また、職人さんに今はあまりこういった仕事はないでしょうねと聞くと、なんと春から雪が降るまでずっと忙しいとのこと。萱葺き職人は昔はこのぐらいの地区に2~3人はいたけど15年ほど前から急にいなくなってしまった。と言ってました。だからあちこちから声をかけられて忙しいようです。
そして、なんとなんと、僕が大館から来たと言ったら、大館の花岡鉱山の立派な庭のある今は市に寄贈されたところの小さな茶室の葺替えに6~7年前に行ったとこと。それって鳥潟会館じゃないの。僕も同じ地区から出た鳥潟なので多少の縁はあるみたいなので、びっくり。
話をしてくださった方は職人さんの親方さんでしょうか。にこやかに笑顔で話してくれましたが、僕がフリージャーナリストだったら写真を撮って雑誌にでも載せたいと思うような、ほんとに素敵にいい顔でした。家の方も静かにゆっくりと話してくださり、とてもいい感じの方で、突然勝手に屋敷の中まで入っていった見知らぬ人間に、丁寧に説明してくれ、スイカまでご馳走してくれて、ほんとにありがとうございました。
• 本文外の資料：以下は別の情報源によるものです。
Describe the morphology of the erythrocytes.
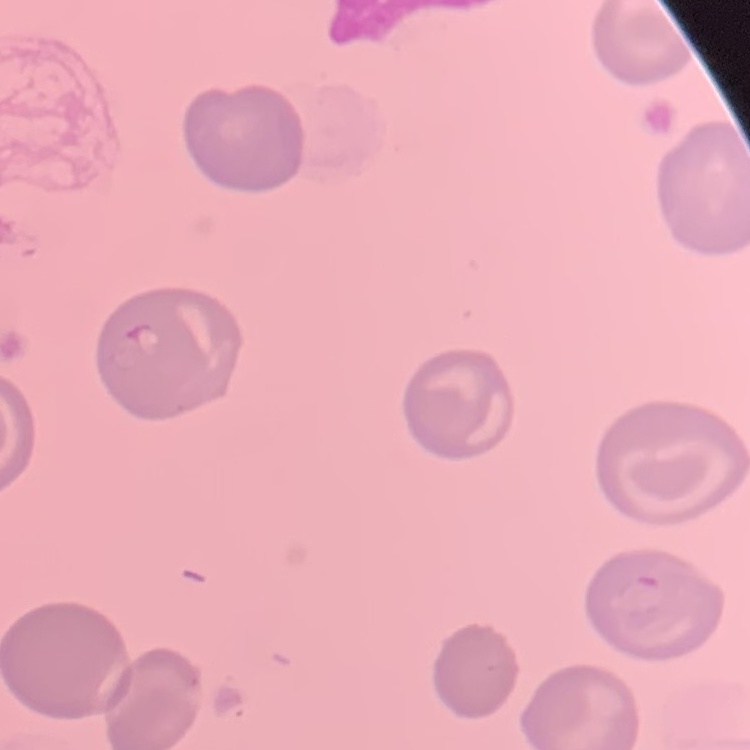

They show no rouleaux formation.

Thin blood smear. Field's or Giemsa stain. Square crop of a larger photomicrograph.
Assess this cell for malaria.
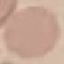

私たちは今高気密高断熱住宅で省エネだからエコロジーなんて言ってますが、ほんとのエコロジーな生活はこの様な生活だと思います。無駄なものは一切ない。自然の物を使って修理しながら300年も同じ家に住み続ける。日本の昔ながらのつつましい生活と人との繋がりがここにはありました。なんかいいな~‥‥こんな生活にもあこがれます。